Les éléments rock ne sont pas présents dans Ends est-ce un choix définitif?
Je pense que la plupart des éléments rock sont aussi disparus sur les trois derniers albums de Nosound et avec le dernier c'était un choix encore plus radical. Je planifie définitivement de les ramener sur tous mes projets et d’en ajouter aussi d’autres . Mais, en règle général, les éléments rock en tant qu'auditeur ont plus à voir avec mes années d'adolescence qu'autre chose. Je suis bien heureux là où j'en suis dans ma vie. C'est à dire de toujours regarder en avant à la recherche de quelque chose de nouveau et d'intéressant...et aujourd'hui à l'extérieur du monde du rock il y a beaucoup de possibilités je pense!
J’apprécie beaucoup votre album. Certaines atmosphères me font penser à l’album «In A Room» que Roger Eno a réalisé avec Harmonia Ensemble. C’est intuitif et «impressionniste».
Je pense que, et c'est assez intéressant à constater, dès que vous sortez du rock cela devient à la fois plus difficile et plus facile de parler d'influences. Je ne connais pas personnellement ce disque mais dès que vous commencez à marier de l'électronica minimaliste, de la musique acoustique, de la musique de chambre vous pouvez établir toutes sortes de connexions parce que c'est plus une «philosophie» de composer de la musique que tout style musical spécifique. Et c'est exactement ce que j'aime de cette musique. Il y a moins de contraintes et de frontières.
De quelle façon avez-vous amorcé votre collaboration avec le quartet danois/islandais?
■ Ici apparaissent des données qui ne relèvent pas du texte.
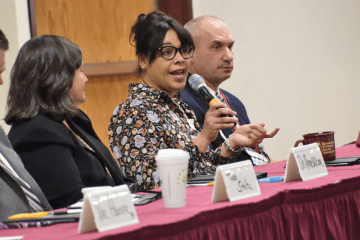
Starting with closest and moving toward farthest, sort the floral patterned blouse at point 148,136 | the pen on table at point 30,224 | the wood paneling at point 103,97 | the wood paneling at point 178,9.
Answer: the pen on table at point 30,224
the floral patterned blouse at point 148,136
the wood paneling at point 103,97
the wood paneling at point 178,9

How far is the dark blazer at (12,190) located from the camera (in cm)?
120

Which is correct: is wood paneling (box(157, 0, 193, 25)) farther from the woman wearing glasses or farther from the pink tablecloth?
the pink tablecloth

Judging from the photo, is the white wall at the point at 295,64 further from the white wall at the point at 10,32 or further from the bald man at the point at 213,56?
the white wall at the point at 10,32

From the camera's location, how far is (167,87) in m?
1.97

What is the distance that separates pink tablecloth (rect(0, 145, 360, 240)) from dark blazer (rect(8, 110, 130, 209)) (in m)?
0.40

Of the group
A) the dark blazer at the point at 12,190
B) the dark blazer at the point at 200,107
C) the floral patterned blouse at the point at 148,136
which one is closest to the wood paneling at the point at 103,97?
the dark blazer at the point at 200,107

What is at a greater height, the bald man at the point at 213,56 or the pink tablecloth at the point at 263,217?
the bald man at the point at 213,56

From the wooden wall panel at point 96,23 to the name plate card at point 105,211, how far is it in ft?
9.16

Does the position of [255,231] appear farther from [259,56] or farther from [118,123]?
[259,56]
C'est par le biais d'une connexion avec les musiciens, la section de cordes, qui a travaillé sur «Allow Yourself». En réalité c'est un quatuor à cordes que j'ai personnellement monté pour cet album car j'avais besoin de quelque chose de spécifique que j'ai trouvé dans un élément simple et que j'ai combiné. Pour moi le piano et le quatuor à cordes sont deux éléments essentiels de la musique. Les plus beaux. Je suis donc très content de pouvoir finalement explorer cela librement au lieu de réarranger la musique pour un groupe. Je pense que cela m'a libéré et permis de trouver une identité unique et spécifique pour Nosound.
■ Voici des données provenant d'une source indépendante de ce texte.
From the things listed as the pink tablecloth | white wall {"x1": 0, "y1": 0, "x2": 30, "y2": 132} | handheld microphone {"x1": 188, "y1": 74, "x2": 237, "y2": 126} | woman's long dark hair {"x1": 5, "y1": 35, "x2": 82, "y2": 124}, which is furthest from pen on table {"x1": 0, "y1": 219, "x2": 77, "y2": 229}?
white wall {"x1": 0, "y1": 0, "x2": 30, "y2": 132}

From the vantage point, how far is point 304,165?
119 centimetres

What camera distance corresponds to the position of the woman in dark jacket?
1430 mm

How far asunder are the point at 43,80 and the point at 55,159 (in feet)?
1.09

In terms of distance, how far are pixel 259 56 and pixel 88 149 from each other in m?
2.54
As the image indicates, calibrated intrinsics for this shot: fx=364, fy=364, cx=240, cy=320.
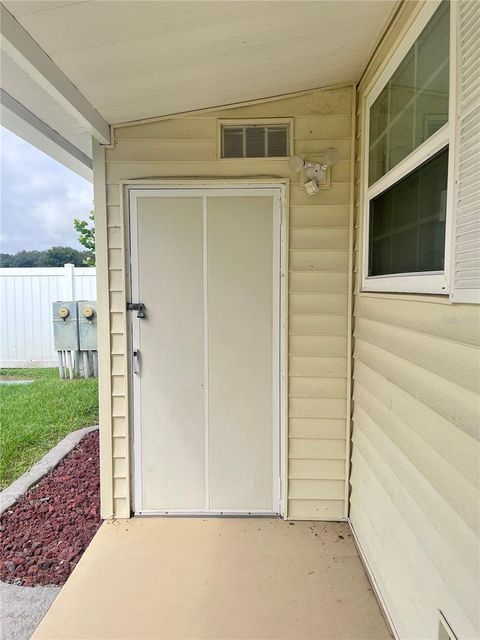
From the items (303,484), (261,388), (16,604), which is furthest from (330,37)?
(16,604)

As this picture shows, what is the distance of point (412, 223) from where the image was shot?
59.8 inches

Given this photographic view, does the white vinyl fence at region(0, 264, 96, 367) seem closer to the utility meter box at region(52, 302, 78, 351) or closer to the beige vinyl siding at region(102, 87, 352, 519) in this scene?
the utility meter box at region(52, 302, 78, 351)

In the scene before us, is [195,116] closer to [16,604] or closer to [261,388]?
[261,388]

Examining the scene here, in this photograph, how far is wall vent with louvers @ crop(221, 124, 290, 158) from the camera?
7.38 feet

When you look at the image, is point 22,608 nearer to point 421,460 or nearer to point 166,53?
point 421,460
Est-ce que vous commencez à composer avec des images en tête? Comme si vous composiez de la musique pour une trame sonore imaginaire?
J'imagine toujours des choses lorsque je compose tout comme je pense à la musique lorsque je fais de la photographie ou des vidéos. Et puis dans les dernières années j'ai commencé à composer alors que j'étais en déplacement. C'est vraiment inspirant pour moi et c'est comme composer une trame sonore en temps réel à partir de ce que je regarde à ce moment-là.
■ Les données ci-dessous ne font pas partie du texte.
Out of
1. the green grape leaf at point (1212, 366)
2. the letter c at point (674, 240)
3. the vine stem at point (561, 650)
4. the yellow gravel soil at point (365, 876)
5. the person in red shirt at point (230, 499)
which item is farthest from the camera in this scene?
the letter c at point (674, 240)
Je sais qu’un réalisateur australien va utiliser certains parties de «Ends» pour la trame sonore d’un documentaire. Est-ce que vous avez eu la possibilité de voir des images auparavant pour pouvoir composer en fonction de ce documentaire?
Pour ce documentaire je n'ai pas composé spécifiquement dès le début mais comme j'étais ami avec le réalisateur et que j'étais en contact avec lui durant le tournage et la réalisation nous avons commencé à en discuter à un stade pas très avancé du projet. Donc d'une certaine façon il y a une partie de la musique qui a évidemment été indirectement inspirée par le film! De par le passé j'ai déjà composé de la musique pour des films et j'aimerais en faire plus dans l'avenir!